RECORDS FOR THE TASK: Begin

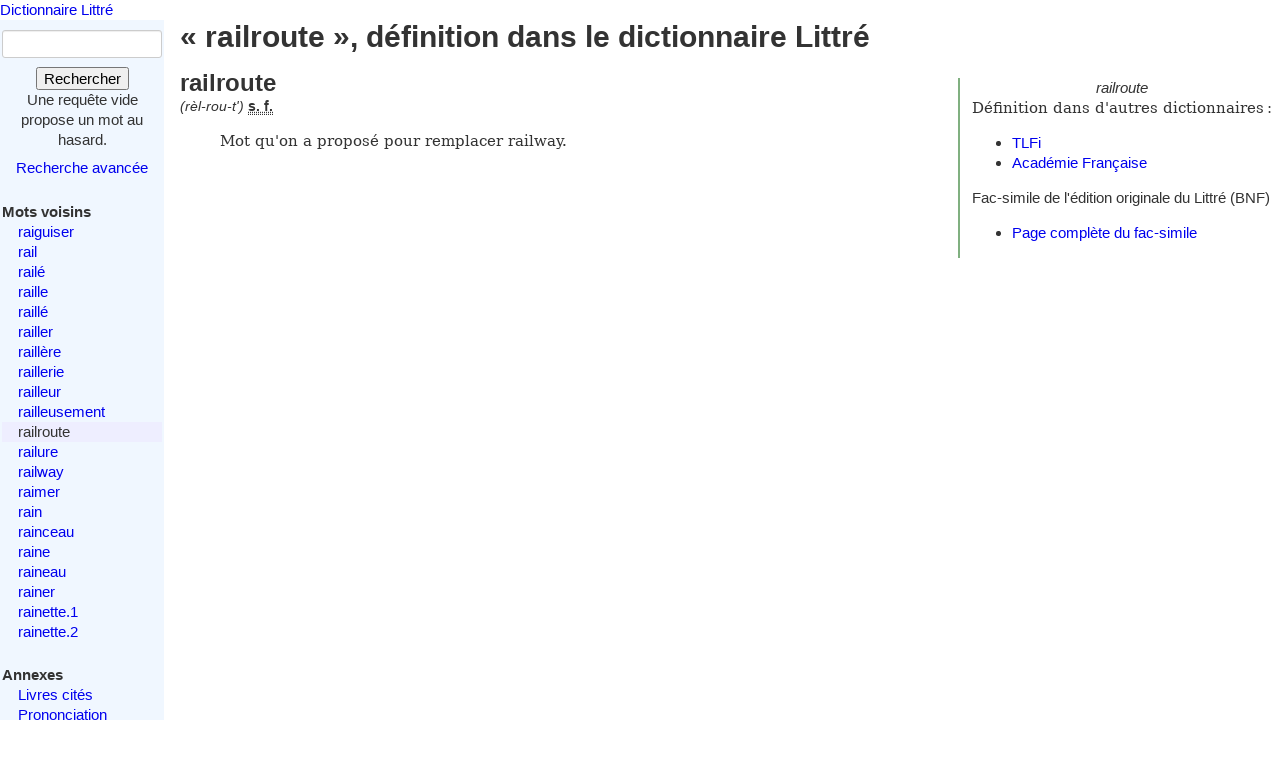

--- FILE ---
content_type: text/html; charset=utf-8
request_url: https://www.littre.org/definition/railroute
body_size: 2173
content:
<!doctype html>
<html class="no-js" lang="fr"><head><title>Littré - railroute - définition, citations, étymologie</title>
<meta name="author" content="Émile Littré ; François Gannaz (mise en forme)">
<meta name="viewport" content="width=device-width,initial-scale=1">
<link rel="icon" type="image/png" href="[data-uri]">
<meta name="keywords" content="railroute, définition, citations, étymologie, dictionnaire, Littré, français">
<link rel="prev" href="/definition/railleusement">
<link rel="next" href="/definition/railure">
<meta name="description" content="railroute : Mot qu&#39;on a proposé pour remplacer railway...  Définition dans le Littré, dictionnaire de la langue française. Texte intégral, sans publicité ni brimborions. Définition, avec citations, historique littéraire et étymologie.">
<link rel="stylesheet" href="/static/tmp/autogen-WNt3fBI4.css"></head>
<body><header><a class="home" href="/">Dictionnaire Littré</a>
</header>
<div id="main" role="main"><input type="checkbox" id="sidebar-menu-input">
<nav id="sidebar"><label id="sidebar-menu-handle" for="sidebar-menu-input" onclick>Menu<br>&hellip;</label>
<div class="sidebar-content"><div id="searchbox"><form method="get" action="/recherche"><div><div><label for="mot">Mot</label>
<input name="mot" type="text" value="" />
</div>
<button type="submit" value="">Rechercher</button>
</div>
</form>
<div class="comment">Une requête vide propose un mot au hasard.</div>
<div id="advsearch"><a href="/search">Recherche avancée</a>
</div>
</div>

<div id="voisins"><strong>Mots voisins</strong>
<ul><li><a href="/definition/raiguiser">raiguiser</a>
</li>
<li><a href="/definition/rail">rail</a>
</li>
<li><a href="/definition/rail%C3%A9">railé</a>
</li>
<li><a href="/definition/raille">raille</a>
</li>
<li><a href="/definition/raill%C3%A9">raillé</a>
</li>
<li><a href="/definition/railler">railler</a>
</li>
<li><a href="/definition/raill%C3%A8re">raillère</a>
</li>
<li><a href="/definition/raillerie">raillerie</a>
</li>
<li><a href="/definition/railleur">railleur</a>
</li>
<li><a href="/definition/railleusement">railleusement</a>
</li>
<li class="actif"><span class="actif">railroute</span>
</li>
<li><a href="/definition/railure" rel="next">railure</a>
</li>
<li><a href="/definition/railway">railway</a>
</li>
<li><a href="/definition/raimer">raimer</a>
</li>
<li><a href="/definition/rain">rain</a>
</li>
<li><a href="/definition/rainceau">rainceau</a>
</li>
<li><a href="/definition/raine">raine</a>
</li>
<li><a href="/definition/raineau">raineau</a>
</li>
<li><a href="/definition/rainer">rainer</a>
</li>
<li><a href="/definition/rainette">rainette.1</a>
</li>
<li><a href="/definition/rainette.2">rainette.2</a>
</li>
</ul>
</div>

<div id="annexes"><strong title="Textes écrits par É. Littré, dans le dictionnaire ou séparément">Annexes</strong>
<ul><li><a href="/annexes/livres-cites-par-Littre">Livres cités</a>
</li>
<li><a href="/annexes/prononciation">Prononciation</a>
</li>
<li><a href="/annexes/preface" title="Préface au dictionnaire">Préface</a>
</li>
<li><a href="/annexes/causerie" title="Comment j'ai fait mon dictionnaire">Causerie</a>
</li>
</ul>
</div>
<div id="site-web"><strong>Informations</strong>
<ul><li><a href="/faq" title="Questions fréquentes et informations sur ce site web">FAQ</a>
</li>
<li><a href="/statistiques">Statistiques</a>
</li>
<li><a href="/etymologie" title="Les étymologies du Littré remisent dans le contexte moderne">Étymologie</a>
</li>
<li><a href="/proverbes" title="Une sélection personnelle de proverbes du Littré">Proverbes</a>
</li>
<li><a href="mailto:francois.gannaz@littre.org" title="francois.gannaz@littre.org">Contact</a>
</li>
</ul>
</div>
</div>
</nav>
<section id="main-content"><h1>« railroute », définition dans le dictionnaire Littré</h1>
<div id="liens-externes"><div class="vedette"><em>railroute</em>
</div>
<p>Définition dans d'autres dictionnaires&#x202f;:</p>
<ul><li><a class="lien-externe" href="http://www.cnrtl.fr/definition/railroute" title="Trésor de la Langue Française informatisé">TLFi</a>
</li>
<li><a class="lien-externe" href="http://www.cnrtl.fr/definition/academie8/railroute" title="Dictionnaire de l'Académie, 8ème édition">Académie Française</a>
</li>
</ul>
<div>Fac-simile de l'édition originale du Littré (BNF)
<ul><li><a href="http://gallica.bnf.fr/ark:/12148/bpt6k54066991/f65" target="_blank" rel="noopener" title="s'ouvre dans un nouvel onglet">Page complète du fac-simile</a>
</li>
</ul>
</div>
</div>
<section class="definition"><h2>railroute</h2>
<div class="entete"> <em id="prn">(rèl-rou-t')</em> <b><abbr title="substantif féminin">s. f.</abbr></b></div>
<ul class="corps">
<li class="v">Mot qu'on a proposé pour remplacer railway.</li>
</ul>
</section>
</section>
</div>
<footer>Texte dans le domaine public
— HTML en
<a rel="license" href="http://creativecommons.org/licenses/by-sa/3.0/deed.fr">CC-BY-SA 3.0</a>
(<a rel="author" href="mailto:&#x66;rancois&#x2E;gannaz&#x40;littre&#46;org">François Gannaz</a>) — 
<a href="/faq#source">Code en Affero GPL</a>
</footer>
</body>
</html>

RECORDS FOR THE TASK: End

Among the entries, how many lines hold the string "pour"? Answer with a bare number.

- [RESPONSE TO THE EXERCISE] 2